◆ About this exercise:
Please copy the passage of the abstract below on plasma metabolites and osteoporosis, starting with "Primary analysis and" and going on through "development of osteoporosis.".

◆ Text section:
—————

Dissecting Causal Relationships Between Plasma Metabolites and Osteoporosis: A Bidirectional Mendelian Randomization Study

Objective

To investigate the causal relationships between plasma metabolites and osteoporosis via Mendelian randomization (MR) analysis.

Methods

Bidirectional MR was used to analyze pooled data from different genome-wide association studies (GWAS). The causal effect of plasma metabolites on osteoporosis was estimated using the inverse variance weighted method, intersections of statistically significant metabolites obtained from different sources of osteoporosis-related GWAS aggregated data was determined, and then sensitivity analysis was performed on these metabolites. Heterogeneity between single nucleotide polymorphisms was evaluated by Cochran's Q test. Horizontal pleiotropy was assessed through the application of the MR-Egger intercept method and the MRPRESSO method. The causal effect of osteoporosis on plasma metabolites was also evaluated using the inverse variance weighted method. Additionally, pathway analysis was conducted to identify potential metabolic pathways involved in the regulation of osteoporosis.

Results

Primary analysis and sensitivity analysis showed that 77 and 61 plasma metabolites had a causal relationship with osteoporosis from the GWAS data in the GCST90038656 and GCST90044600 datasets, respectively. Five common metabolites were identified via intersection. X-13684 levels and the glucose-to-maltose ratio were negatively associated with osteoporosis, whereas glycoursodeoxycholate levels and arachidoylcarnitine (C20) levels were positively associated with osteoporosis (all P < 0.05). The relationship between X-11299 levels and osteoporosis showed contradictory results (all P < 0.05). Pathway analysis indicated that glycine, serine, and threonine metabolism, valine, leucine, and isoleucine biosynthesis, galactose metabolism, arginine biosynthesis, and starch and sucrose metabolism pathways were participated in the development of osteoporosis.

Conclusion

We found a causal relationship between plasma metabolites and osteoporosis. These results offer novel perspectives with important implications for targeted metabolite-focused interventions in the management of osteoporosis.

—————

◆ Source material:
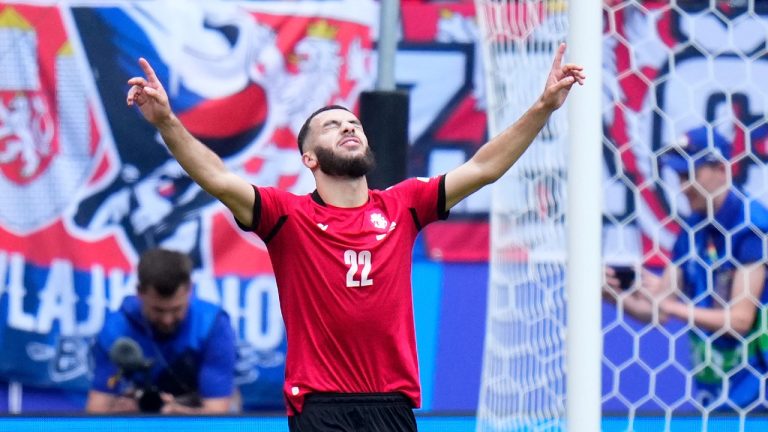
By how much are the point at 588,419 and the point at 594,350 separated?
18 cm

—————

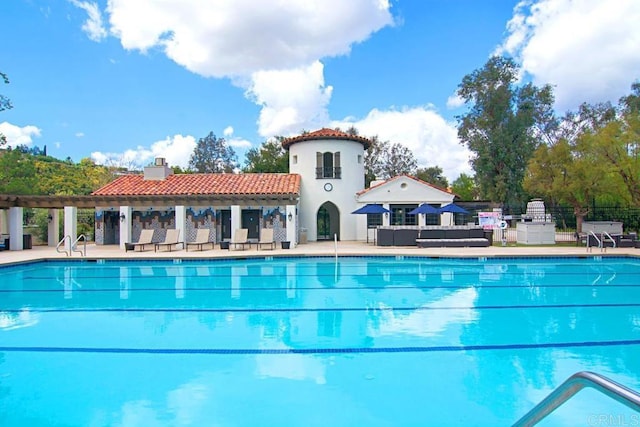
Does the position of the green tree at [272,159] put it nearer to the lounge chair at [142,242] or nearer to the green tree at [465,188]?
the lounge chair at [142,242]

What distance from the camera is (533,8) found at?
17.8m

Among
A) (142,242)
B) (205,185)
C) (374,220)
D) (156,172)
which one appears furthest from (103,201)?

—————

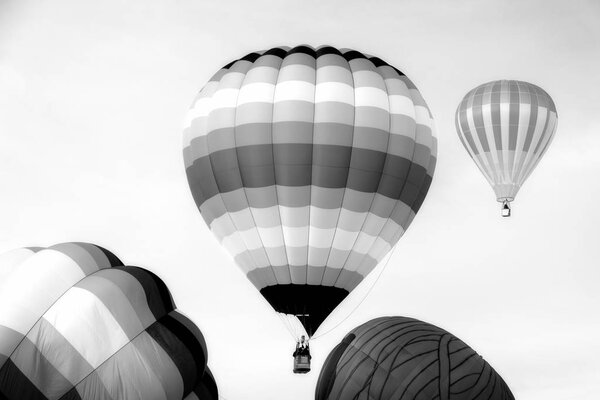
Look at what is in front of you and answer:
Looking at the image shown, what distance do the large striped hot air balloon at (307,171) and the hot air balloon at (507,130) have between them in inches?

—————

◆ Exercise result:
Primary analysis and sensitivity analysis showed that 77 and 61 plasma metabolites had a causal relationship with osteoporosis from the GWAS data in the GCST90038656 and GCST90044600 datasets, respectively. Five common metabolites were identified via intersection. X-13684 levels and the glucose-to-maltose ratio were negatively associated with osteoporosis, whereas glycoursodeoxycholate levels and arachidoylcarnitine (C20) levels were positively associated with osteoporosis (all P < 0.05). The relationship between X-11299 levels and osteoporosis showed contradictory results (all P < 0.05). Pathway analysis indicated that glycine, serine, and threonine metabolism, valine, leucine, and isoleucine biosynthesis, galactose metabolism, arginine biosynthesis, and starch and sucrose metabolism pathways were participated in the development of osteoporosis.